The attacks took place three days after the company behind the beleaguered MOVEit tool quietly alerted customers to eight vulnerabilities, including two critical, in the file-transfer service.
"The activity our team saw was successful exploitation in real-world environments,” Caitlin Condon, senior manager of vulnerability research at Rapid7, said via email.
Researchers “observed a small number of incidents, all of which occurred the evening of Sept. 30. We haven’t seen any new activity since then,” Condon said.
The exploits hit two of the eight vulnerabilities, CVE-2023-40044 and CVE-2023-42657, which are critical with CVSS scores of 10 and 9.9 out of 10, respectively, according to Rapid7’s research.
“We have not seen any data exfiltration, and all incidents appear to have been contained for the time being,” Condon said.
Progress has read the research, but did not say if it could independently confirm active exploits or attacks.
A company spokesperson criticized unnamed third parties for releasing a proof of concept, reverse-engineered from the vulnerabilities’ disclosure and patch.
Proof of concept exploit code for CVE-2023-40044 was publicly available as of Friday evening, according to Rapid7.
“This provided threat actors a roadmap on how to exploit the vulnerabilities while many of our customers were still in the process of applying the patch,” the spokesperson said.
“We are not aware of any evidence that these vulnerabilities were being exploited prior to that release,” the spokesperson said. “Unfortunately, by building and releasing a POC rapidly after our patch was released, a third party has given cyber criminals a tool to attempt attacks against our customers.”

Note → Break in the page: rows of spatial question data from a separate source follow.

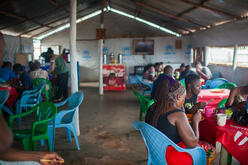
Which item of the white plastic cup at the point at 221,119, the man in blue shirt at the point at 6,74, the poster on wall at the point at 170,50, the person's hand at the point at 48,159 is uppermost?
the poster on wall at the point at 170,50

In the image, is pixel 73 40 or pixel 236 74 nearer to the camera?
pixel 73 40

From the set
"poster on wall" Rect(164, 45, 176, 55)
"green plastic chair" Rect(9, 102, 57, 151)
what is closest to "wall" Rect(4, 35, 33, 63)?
"green plastic chair" Rect(9, 102, 57, 151)

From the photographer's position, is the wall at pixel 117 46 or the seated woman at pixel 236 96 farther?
the wall at pixel 117 46

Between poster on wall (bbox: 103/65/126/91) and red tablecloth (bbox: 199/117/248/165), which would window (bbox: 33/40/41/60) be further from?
red tablecloth (bbox: 199/117/248/165)

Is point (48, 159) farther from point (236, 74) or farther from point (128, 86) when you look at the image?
point (128, 86)

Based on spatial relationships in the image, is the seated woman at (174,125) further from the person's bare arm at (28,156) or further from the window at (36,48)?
the window at (36,48)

Progress disclosed the vulnerabilities in WS_FTP Server three months after it disclosed and patched a widely exploited zero-day vulnerability in MOVEit, another file-transfer service.
The company has borne minimal business impact from Clop’s mass exploit of the zero-day vulnerability in MOVEit, despite supply chain compromises that have affected more than 2,100 organizations.
"The security of our customers is our top priority and we continue to work with our customers and responsible third-party research experts to discover, properly disclose and remediate any issues,” the Progress spokesperson said.